[Stored dataset items]
▼

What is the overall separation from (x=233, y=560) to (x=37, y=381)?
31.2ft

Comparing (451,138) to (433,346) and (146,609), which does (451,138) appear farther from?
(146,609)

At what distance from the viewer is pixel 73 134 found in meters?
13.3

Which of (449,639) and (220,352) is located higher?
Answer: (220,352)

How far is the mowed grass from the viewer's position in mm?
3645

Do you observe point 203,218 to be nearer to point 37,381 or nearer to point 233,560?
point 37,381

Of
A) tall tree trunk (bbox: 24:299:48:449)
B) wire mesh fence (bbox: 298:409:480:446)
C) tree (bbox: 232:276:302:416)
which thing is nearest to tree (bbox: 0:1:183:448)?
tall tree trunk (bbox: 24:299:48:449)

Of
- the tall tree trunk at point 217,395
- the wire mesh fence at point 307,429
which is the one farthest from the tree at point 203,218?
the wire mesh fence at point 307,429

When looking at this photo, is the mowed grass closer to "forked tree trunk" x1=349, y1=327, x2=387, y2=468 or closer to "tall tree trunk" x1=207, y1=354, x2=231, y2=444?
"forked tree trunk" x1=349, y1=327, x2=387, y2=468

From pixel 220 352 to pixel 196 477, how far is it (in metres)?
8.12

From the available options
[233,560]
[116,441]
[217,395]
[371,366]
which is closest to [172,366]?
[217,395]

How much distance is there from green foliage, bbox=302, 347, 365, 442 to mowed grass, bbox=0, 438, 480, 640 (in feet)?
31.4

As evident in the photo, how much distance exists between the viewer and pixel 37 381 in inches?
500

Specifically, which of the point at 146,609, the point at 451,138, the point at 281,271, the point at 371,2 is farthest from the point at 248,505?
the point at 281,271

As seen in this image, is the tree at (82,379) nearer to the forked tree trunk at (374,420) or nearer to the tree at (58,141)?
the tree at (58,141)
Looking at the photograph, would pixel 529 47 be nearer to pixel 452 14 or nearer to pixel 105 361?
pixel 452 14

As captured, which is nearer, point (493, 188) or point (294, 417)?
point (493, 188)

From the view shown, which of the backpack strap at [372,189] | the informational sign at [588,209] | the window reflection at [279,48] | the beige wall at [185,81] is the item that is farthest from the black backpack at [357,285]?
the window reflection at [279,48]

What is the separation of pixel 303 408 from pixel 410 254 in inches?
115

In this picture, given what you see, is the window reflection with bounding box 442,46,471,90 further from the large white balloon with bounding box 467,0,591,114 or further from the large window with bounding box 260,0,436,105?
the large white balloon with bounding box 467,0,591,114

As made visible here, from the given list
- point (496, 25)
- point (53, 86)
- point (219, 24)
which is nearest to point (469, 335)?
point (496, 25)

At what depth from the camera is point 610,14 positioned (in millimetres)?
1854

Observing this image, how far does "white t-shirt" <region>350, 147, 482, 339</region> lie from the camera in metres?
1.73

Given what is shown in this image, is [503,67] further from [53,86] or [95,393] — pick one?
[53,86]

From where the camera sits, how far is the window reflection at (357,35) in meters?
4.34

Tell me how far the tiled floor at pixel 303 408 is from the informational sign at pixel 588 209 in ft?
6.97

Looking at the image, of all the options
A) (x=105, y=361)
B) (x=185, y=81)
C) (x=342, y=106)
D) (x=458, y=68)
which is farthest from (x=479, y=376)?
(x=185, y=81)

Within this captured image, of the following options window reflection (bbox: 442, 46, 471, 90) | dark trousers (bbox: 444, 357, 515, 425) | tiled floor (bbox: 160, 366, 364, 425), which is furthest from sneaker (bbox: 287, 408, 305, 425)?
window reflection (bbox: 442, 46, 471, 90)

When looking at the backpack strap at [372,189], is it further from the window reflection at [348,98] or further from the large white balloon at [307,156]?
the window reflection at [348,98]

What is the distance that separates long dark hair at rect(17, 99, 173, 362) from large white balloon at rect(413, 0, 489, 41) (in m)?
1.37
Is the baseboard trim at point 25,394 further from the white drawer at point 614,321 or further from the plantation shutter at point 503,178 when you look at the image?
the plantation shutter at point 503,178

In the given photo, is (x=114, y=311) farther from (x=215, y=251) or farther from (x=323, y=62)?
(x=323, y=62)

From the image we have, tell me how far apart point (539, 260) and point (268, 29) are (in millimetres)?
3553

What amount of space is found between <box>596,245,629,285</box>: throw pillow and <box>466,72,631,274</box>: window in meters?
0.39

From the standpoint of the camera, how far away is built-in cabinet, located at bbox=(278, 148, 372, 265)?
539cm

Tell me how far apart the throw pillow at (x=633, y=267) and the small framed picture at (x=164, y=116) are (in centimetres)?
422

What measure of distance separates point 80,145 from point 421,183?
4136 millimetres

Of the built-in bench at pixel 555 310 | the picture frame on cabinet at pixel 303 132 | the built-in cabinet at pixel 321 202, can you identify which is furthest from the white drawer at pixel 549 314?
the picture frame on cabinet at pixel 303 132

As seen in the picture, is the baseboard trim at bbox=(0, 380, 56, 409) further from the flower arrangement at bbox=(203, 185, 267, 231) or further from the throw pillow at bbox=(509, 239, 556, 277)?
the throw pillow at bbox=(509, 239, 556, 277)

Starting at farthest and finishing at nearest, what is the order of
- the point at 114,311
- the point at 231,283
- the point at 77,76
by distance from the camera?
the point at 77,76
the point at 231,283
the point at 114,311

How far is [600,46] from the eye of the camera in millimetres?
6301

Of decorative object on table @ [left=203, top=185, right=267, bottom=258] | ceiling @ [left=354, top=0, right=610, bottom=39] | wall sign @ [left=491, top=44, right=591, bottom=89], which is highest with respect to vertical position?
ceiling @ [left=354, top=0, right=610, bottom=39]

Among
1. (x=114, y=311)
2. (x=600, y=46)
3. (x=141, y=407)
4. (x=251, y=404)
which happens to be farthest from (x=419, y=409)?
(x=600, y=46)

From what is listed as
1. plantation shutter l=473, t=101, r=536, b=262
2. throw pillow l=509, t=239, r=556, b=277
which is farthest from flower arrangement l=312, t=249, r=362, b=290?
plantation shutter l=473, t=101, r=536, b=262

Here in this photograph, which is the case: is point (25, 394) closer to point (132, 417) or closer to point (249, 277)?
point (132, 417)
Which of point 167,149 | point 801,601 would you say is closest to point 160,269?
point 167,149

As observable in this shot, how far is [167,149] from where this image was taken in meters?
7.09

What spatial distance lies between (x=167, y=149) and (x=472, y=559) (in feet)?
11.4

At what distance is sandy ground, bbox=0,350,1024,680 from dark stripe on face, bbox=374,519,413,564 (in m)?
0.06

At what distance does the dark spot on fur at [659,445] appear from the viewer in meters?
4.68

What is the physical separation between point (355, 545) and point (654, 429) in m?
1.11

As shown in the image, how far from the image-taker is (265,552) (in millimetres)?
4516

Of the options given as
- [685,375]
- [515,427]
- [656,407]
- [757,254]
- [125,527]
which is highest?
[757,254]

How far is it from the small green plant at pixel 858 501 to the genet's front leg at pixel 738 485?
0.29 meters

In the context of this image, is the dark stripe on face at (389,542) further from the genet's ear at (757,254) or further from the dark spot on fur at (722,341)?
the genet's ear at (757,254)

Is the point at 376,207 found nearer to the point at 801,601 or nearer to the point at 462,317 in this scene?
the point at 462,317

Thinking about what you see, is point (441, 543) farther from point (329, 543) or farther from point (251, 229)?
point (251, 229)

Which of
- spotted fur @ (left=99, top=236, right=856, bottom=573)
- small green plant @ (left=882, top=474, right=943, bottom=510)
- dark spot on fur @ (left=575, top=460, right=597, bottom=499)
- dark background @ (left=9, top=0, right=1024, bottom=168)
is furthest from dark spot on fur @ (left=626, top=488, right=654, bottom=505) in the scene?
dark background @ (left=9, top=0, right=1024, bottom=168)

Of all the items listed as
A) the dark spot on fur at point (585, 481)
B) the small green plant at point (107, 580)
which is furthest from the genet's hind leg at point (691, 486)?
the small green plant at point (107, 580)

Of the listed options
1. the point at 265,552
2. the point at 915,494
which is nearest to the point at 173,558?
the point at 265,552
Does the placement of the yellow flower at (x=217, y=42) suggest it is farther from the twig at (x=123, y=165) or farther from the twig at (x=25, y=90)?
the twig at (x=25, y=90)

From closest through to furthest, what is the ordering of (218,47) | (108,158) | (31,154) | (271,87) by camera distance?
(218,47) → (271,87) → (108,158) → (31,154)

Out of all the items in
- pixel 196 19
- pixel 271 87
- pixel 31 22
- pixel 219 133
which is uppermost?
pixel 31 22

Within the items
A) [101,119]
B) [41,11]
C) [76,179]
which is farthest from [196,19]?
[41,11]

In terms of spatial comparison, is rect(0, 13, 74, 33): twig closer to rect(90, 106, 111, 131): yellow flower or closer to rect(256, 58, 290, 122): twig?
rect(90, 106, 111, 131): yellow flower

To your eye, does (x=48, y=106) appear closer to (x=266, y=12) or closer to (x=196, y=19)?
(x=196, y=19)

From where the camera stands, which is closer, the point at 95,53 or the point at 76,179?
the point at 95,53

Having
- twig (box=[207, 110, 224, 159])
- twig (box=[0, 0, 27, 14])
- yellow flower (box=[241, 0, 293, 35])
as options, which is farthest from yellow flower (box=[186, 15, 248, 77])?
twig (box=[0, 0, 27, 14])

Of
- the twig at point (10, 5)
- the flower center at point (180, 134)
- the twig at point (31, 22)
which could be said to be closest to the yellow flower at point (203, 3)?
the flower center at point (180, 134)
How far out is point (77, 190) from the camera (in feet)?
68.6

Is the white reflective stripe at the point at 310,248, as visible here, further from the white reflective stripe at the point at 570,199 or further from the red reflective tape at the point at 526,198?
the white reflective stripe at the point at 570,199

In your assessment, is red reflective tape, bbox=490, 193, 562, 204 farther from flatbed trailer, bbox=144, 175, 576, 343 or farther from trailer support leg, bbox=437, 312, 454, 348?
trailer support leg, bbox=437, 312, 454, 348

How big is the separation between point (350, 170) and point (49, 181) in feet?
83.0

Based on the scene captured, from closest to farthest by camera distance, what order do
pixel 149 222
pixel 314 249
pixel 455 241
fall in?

▲

*PROBLEM TO WORK ON*
Each line from the one containing "How far out" to the end of the records should be echoed exactly, and no other line.

*THE REPLY*
How far out is point (77, 190) from the camera (in feet)?
68.6

Is the white reflective stripe at the point at 310,248, as visible here, further from the white reflective stripe at the point at 570,199 or further from the red reflective tape at the point at 526,198?
the white reflective stripe at the point at 570,199

In your assessment, is red reflective tape, bbox=490, 193, 562, 204 farther from flatbed trailer, bbox=144, 175, 576, 343 or farther from trailer support leg, bbox=437, 312, 454, 348?
trailer support leg, bbox=437, 312, 454, 348

How big is the separation between point (350, 170) and point (49, 181) in feet?
83.0

Based on the scene captured, from closest to farthest by camera distance, what order do
pixel 149 222
pixel 314 249
pixel 455 241
fall in?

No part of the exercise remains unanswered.